Reproduce the listing below word for word, keeping every line and mark unchanged.
***** Supplied material
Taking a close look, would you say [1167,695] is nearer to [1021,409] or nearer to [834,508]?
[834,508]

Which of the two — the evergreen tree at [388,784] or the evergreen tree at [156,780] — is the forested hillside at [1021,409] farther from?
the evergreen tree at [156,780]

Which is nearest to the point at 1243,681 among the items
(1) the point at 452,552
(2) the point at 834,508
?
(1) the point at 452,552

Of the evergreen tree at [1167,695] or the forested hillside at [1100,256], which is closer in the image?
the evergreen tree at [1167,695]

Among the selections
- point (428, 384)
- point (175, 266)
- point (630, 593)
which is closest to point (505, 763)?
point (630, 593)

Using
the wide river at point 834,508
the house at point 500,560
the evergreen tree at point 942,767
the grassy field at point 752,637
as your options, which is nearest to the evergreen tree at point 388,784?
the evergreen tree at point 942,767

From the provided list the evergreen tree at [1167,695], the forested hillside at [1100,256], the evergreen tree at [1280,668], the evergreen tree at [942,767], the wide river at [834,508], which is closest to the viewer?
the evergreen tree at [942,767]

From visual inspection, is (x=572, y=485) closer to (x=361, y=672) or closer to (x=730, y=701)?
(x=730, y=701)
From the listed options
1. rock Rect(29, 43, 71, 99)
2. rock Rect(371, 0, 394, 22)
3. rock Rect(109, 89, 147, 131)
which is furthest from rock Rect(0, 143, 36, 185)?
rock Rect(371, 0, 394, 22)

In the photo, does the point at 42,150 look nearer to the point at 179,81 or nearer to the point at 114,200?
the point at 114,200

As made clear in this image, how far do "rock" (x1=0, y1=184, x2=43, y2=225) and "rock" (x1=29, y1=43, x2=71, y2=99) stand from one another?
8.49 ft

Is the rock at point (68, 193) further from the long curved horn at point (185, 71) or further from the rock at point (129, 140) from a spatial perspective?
**********
- Response to the exercise -
Taking a close look, would you say [1167,695] is nearer to [1021,409] or nearer to [834,508]?
[834,508]

Which of the two — the evergreen tree at [388,784] or the evergreen tree at [156,780] — is the forested hillside at [1021,409] farther from?
the evergreen tree at [156,780]

Which is nearest to the point at 1243,681 among the items
(1) the point at 452,552
(2) the point at 834,508
?
(1) the point at 452,552

Of the evergreen tree at [1167,695] or the forested hillside at [1100,256], which is closer in the image?
the evergreen tree at [1167,695]

Among the selections
- point (428, 384)
- point (175, 266)
- point (630, 593)
which is closest to point (505, 763)?
point (630, 593)

Using
the wide river at point 834,508
the house at point 500,560
the evergreen tree at point 942,767
the grassy field at point 752,637
as your options, which is nearest to the evergreen tree at point 388,784?
the evergreen tree at point 942,767

From the provided list the evergreen tree at [1167,695], the forested hillside at [1100,256], the evergreen tree at [1280,668], the evergreen tree at [942,767], the wide river at [834,508], which is closest to the viewer?
the evergreen tree at [942,767]

From visual inspection, is (x=572, y=485) closer to (x=361, y=672) or closer to (x=730, y=701)?
(x=730, y=701)
From the listed options
1. rock Rect(29, 43, 71, 99)
2. rock Rect(371, 0, 394, 22)
3. rock Rect(109, 89, 147, 131)
which is furthest from rock Rect(0, 143, 36, 185)?
rock Rect(371, 0, 394, 22)

In the photo, does the point at 42,150 look nearer to the point at 179,81 or nearer to the point at 114,200?
the point at 114,200

As made clear in this image, how far do "rock" (x1=0, y1=184, x2=43, y2=225) and "rock" (x1=29, y1=43, x2=71, y2=99) stand from one another?
8.49 ft

Is the rock at point (68, 193) further from the long curved horn at point (185, 71) or further from the rock at point (129, 140) from a spatial perspective?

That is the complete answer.